Donald Trump fantasized about guns being put in the face of former Rep. Liz Cheney during a campaign event on Thursday night.
“She’s a radical war hawk. Let’s put her where the rifle’s standing there with nine barrels shooting at her, okay? Let’s see how she feels about—you know when the guns are trained on her face,” Trump said.
Cheney responded to Trump’s comments after the video was posted online.
“This is how dictators destroy free nations,” she wrote on X. “They threaten those who speak against them with death. We cannot entrust our country and our freedom to a petty, vindictive, cruel, unstable man who wants to be a tyrant.”
Ian Sams, a senior adviser for the Harris-Walz campaign, slammed Trump’s remarks in an appearance on MSNBC’s “Morning Joe” on Friday morning.
“Think about the contrast between these two candidates: You have Donald Trump, who’s talking about sending a prominent Republican to the firing squad and you have Vice President [Kamala] Harris talking about sending one to her Cabinet,” Sams said.
Trump’s comments come just days after he attempted to cast himself as a “protector” of women, “whether the women like it or not.” The venue for Trump’s attack on Cheney was an interview with disgraced former Fox News host Tucker Carlson, who has a long history of misogynist remarks.
Trump has expressed anger at Cheney for crossing the aisle and endorsing Harris’ presidential campaign. Cheney has said she backs Harris, despite disagreeing with her on a host of issues, because Trump represents a threat to American democracy.
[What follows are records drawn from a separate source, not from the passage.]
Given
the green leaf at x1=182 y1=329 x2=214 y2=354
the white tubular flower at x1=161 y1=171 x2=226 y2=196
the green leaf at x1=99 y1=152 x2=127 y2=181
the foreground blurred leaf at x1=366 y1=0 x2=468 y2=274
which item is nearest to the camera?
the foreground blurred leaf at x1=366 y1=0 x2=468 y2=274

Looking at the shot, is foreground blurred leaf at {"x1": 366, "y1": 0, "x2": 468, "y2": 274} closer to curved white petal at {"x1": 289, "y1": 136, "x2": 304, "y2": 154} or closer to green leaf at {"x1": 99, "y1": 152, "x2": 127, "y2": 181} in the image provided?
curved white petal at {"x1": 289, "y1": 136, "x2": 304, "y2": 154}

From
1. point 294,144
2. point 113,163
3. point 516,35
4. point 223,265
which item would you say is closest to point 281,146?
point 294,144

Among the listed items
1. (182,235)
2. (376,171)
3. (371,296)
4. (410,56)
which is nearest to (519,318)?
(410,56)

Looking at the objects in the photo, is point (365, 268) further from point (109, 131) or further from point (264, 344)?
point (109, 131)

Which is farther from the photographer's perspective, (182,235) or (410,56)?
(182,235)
At a campaign event in Wisconsin in early October, Cheney specifically called out Trump’s actions during and after the Jan.6, 2021, attack on the U.S. Capitol.
“He praised the rioters. He did not condemn them. That’s who Donald Trump is.”
Cheney was the vice chair of the Jan. 6 congressional committee that investigated the attack and was one of only two Republicans (the other was former Rep. Adam Kinzinger) willing to cross the aisle to do so. She was later defeated in Wyoming’s Republican congressional primary by a pro-Trump Republican, Rep. Harriet Hageman.
Both Cheney and Kinzinger also voted to impeach Trump for his role in inciting the Capitol attack. The vote was Trump’s second impeachment.
The former representatives are joined by a host of former Republican officials—including some who served in Trump’s administration—who are now supporting Harris’ campaign.